L’art ANSI est le dernier né d’une longue tradition d’art textuel pratiqué sous forme d’art ASCII sur les BBS et les télétypes avant le PC IBM, et même sur les machines à écrire pendant près de 100 ans avant l’ère du PC.

Pourquoi les gens utilisaient-ils l’art ASCII ?

Sans aucune autre capacité graphique sur laquelle s’appuyer, de nombreux BBS basés sur PC ont utilisé l’art ANSI comme décoration et embellissement pour ajouter de la personnalité à leurs systèmes. Les appelants BBS échangeaient ou collectionnaient parfois des œuvres d’art ANSI (avec l’extension de fichier .ANS) pour le plaisir.

De même, les jeux de porte BBS (tels que TradeWars 2002 et Legend of the Red Dragon, par exemple) utilisaient l’art ANSI pour les écrans de titre et les illustrations colorées qui ajoutaient de l’atmosphère à l’expérience de jeu.

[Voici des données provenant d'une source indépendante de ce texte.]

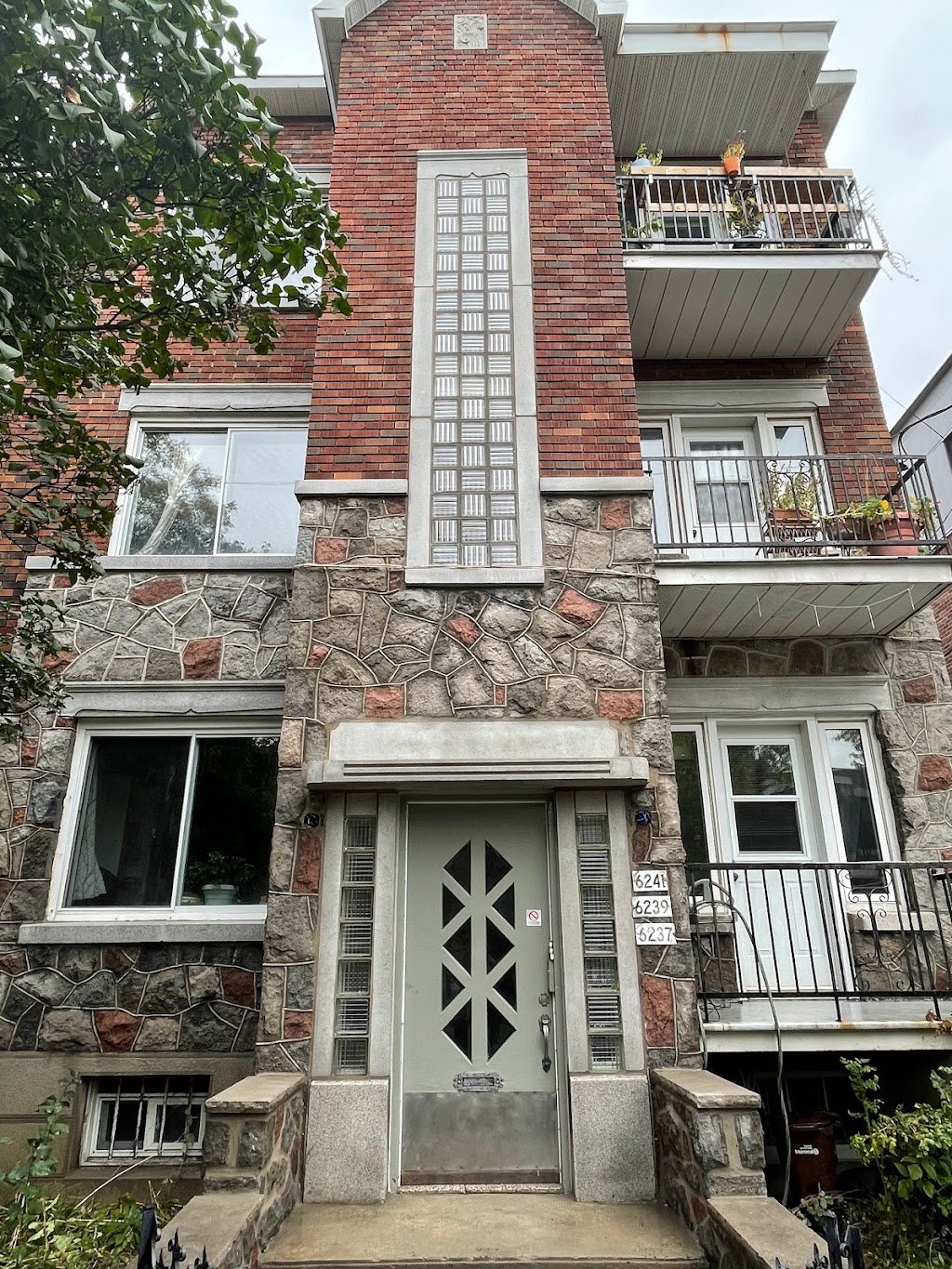 Twins Maçonnerie inc | 1062 Rue Levis, Terrebonne, QC J6W 4L1, Canada | Phone: (514) 601-1695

Pour créer des illustrations ANSI, les gens utilisaient souvent un programme spécial appelé éditeur ANSI. Le premier éditeur ANSI spécialisé connu était ANSIdraw, sorti vers 1985. L’année suivante, Ian Davis a publié TheDraw, qui est devenu l’éditeur d’art ANSI le plus populaire pendant de nombreuses années. Plus tard, les artistes spécialisés dans l’ANSI se sont tournés vers des programmes plus sophistiqués tels que ACiDDraw et PabloDraw, qui est maintenu aujourd’hui.

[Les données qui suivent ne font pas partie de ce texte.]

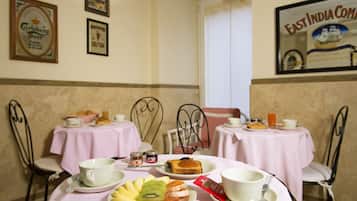 Desayuno continental gratuito y diario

Une fois que l’ANSI est devenu une forme d’art populaire sur les BBS, il n’a pas fallu longtemps pour qu’une communauté artistique dédiée à l’ANSI se développe. Différents groupes tels que ACiD Productions (abréviation initiale de  » ANSI Creators In Demand « ) et iCE ( » Insane Creator Enterprises « ) rassemblaient les meilleures œuvres d’un groupe d’artistes et les distribuaient régulièrement dans des  » art packs  » (fichiers compressés remplis d’ANSI) qui étaient échangés sur les BBS.

Qu’est-il arrivé à l’art ANSI ?

Au milieu des années 1990, l’essor du web graphique a rendu obsolètes les communications textuelles par terminal série. Le web graphique pouvait afficher des images en mode point, différentes polices de caractères haute résolution et pouvait être utilisé à l’aide d’une souris dans une interface utilisateur graphique (GUI) moderne.